**DATA**
■ ■ ■ ■ ■
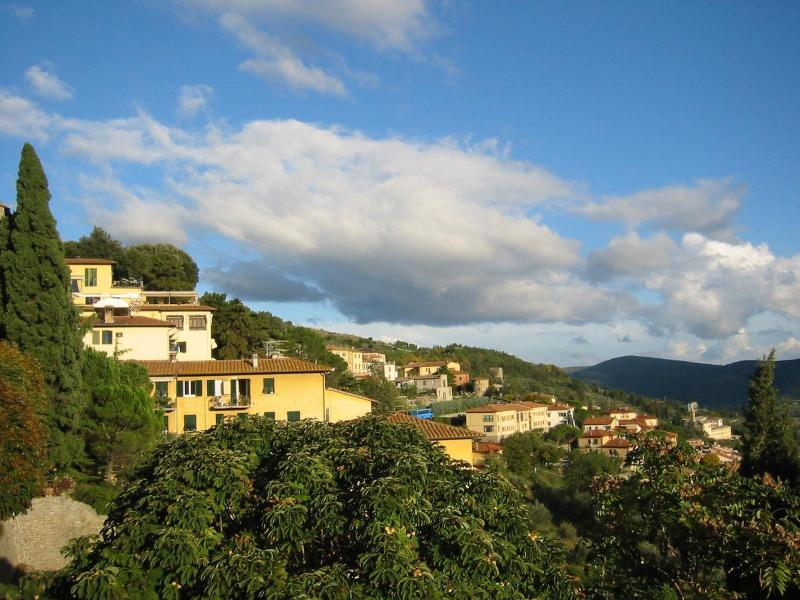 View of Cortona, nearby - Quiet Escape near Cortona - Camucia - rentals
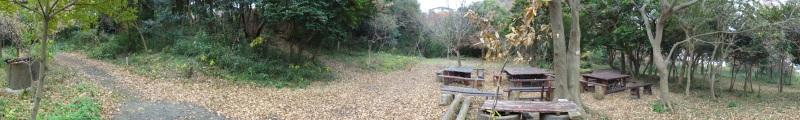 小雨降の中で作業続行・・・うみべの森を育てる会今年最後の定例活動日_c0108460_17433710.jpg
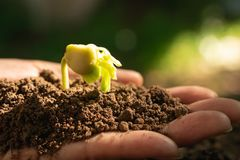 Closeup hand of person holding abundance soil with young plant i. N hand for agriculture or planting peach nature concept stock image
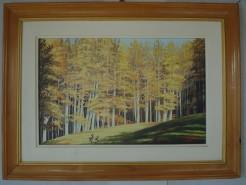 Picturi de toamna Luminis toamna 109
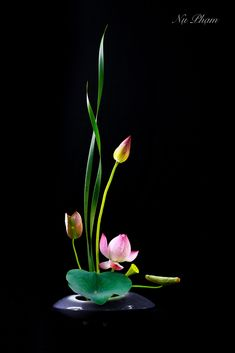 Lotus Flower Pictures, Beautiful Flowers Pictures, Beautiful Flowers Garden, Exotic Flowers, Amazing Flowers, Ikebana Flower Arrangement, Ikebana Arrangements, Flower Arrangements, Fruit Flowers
■ ■ ■ ■ ■
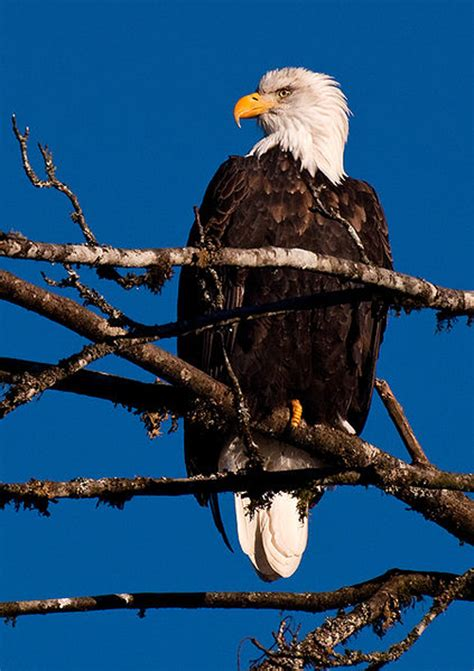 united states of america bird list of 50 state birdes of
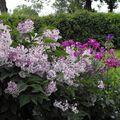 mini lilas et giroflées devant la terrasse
■ ■ ■ ■ ■
**THE PROBLEM**
Above are entries with pictures among them. Write out exactly the lines from the one containing "Picturi de toamna Luminis toamna 109" through the one containing "Lotus Flower Pictures, Beautiful", ends included, and leave those pictures out.

**WRITTEN SOLUTION**
 Picturi de toamna Luminis toamna 109
 Lotus Flower Pictures, Beautiful Flowers Pictures, Beautiful Flowers Garden, Exotic Flowers, Amazing Flowers, Ikebana Flower Arrangement, Ikebana Arrangements, Flower Arrangements, Fruit Flowers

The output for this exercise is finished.